Tasks:
1: Reproduce the passage of the appeal opinion starting at "IN RE: NAVIGANT" and ending at "Chaplin, et al.".
2: In the appeal opinion, on what ground did the district court deny the objectors' motion to intervene?

** BEGIN Document passage **

IN RE: NAVIGANT CONSULTING, INC., SECURITIES LITIGATION. Appeal of: Charles L. Grimes and Gordon W. Chaplin, as Trustees under the Will of Louise C. Chaplin, et al.
Only parties may appeal from judgments entered in federal litigation. See Fed.R.App.P. 3; Marino v. Ortiz, 484 U.S. 301, 108 S.Ct. 586, 98 L.Ed.2d 629 (1988). Because members of a class (other than the named representatives) are not automatically parties, they must intervene and acquire party status if they wish to appeal. See Felzen v. Andreas, 134 F.3d 873 (7th Cir.1998), affirmed by an equally divided Court under the name California Public Employees' Retirement System v. Felzen, 525 U.S. 315, 119 S.Ct. 720, 142 L.Ed.2d 766 (1999). In this case class members who objected to approval of the settlement in a class action ignored that rule and attempted to appeal without becoming parties. After receiving a notice from our staff that there appeared to be a jurisdictional problem, the objectors returned to the district court with a motion to intervene. That motion was denied as untimely, precipitating this appeal from the denial of the motion to intervene-with a conditional appeal from the order approving the settlement. See In re Synthroid Marketing Litigation, 264 F.3d 712, 715-16 (7th Cir.2001).
Intervention is possible only on “timely application”. Fed.R.Civ.P. 24(a), (b). Like the district court, we find it hard to see how a post-judgment motion could be timely. “Hard” differs from “impossible”; United Airlines, Inc. v. McDonald, 432 U.S. 385, 97 S.Ct. 2464, 53 L.Ed.2d 423 (1977), holds that class members are entitled to intervene even after judgment, in order to pursue an appeal, if they do not learn until after judgment of the circumstance (the representative's abandonment of the class) that calls for intervention. Everything depends on the gap between the need for action and the taking of action. Thus, we held in Crawford v. Equifax Payment Services, Inc., 201 F.3d 877, 880 (7th Cir.2000), that “delay must be measured from the time the would-be intervenors learned (or should have known) of the representative's shortcomings.” Crawford added, as did Synthroid, that intervention should be freely allowed, if limited to the purpose of taking an appeal. But this attitude cannot abolish the requirement in Rule 24 that intervention be timely.

** END Document passage **
** BEGIN Given material **

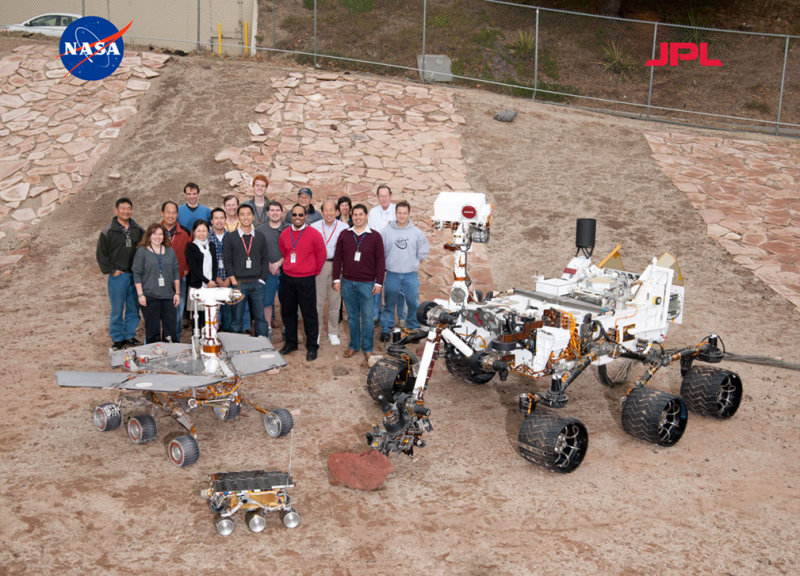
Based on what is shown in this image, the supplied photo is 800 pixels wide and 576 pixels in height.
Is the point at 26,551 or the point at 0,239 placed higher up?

** END Given material **

Expected outputs:
1:
IN RE: NAVIGANT CONSULTING, INC., SECURITIES LITIGATION. Appeal of: Charles L. Grimes and Gordon W. Chaplin, as Trustees under the Will of Louise C. Chaplin, et al.

2: The motion was denied as untimely.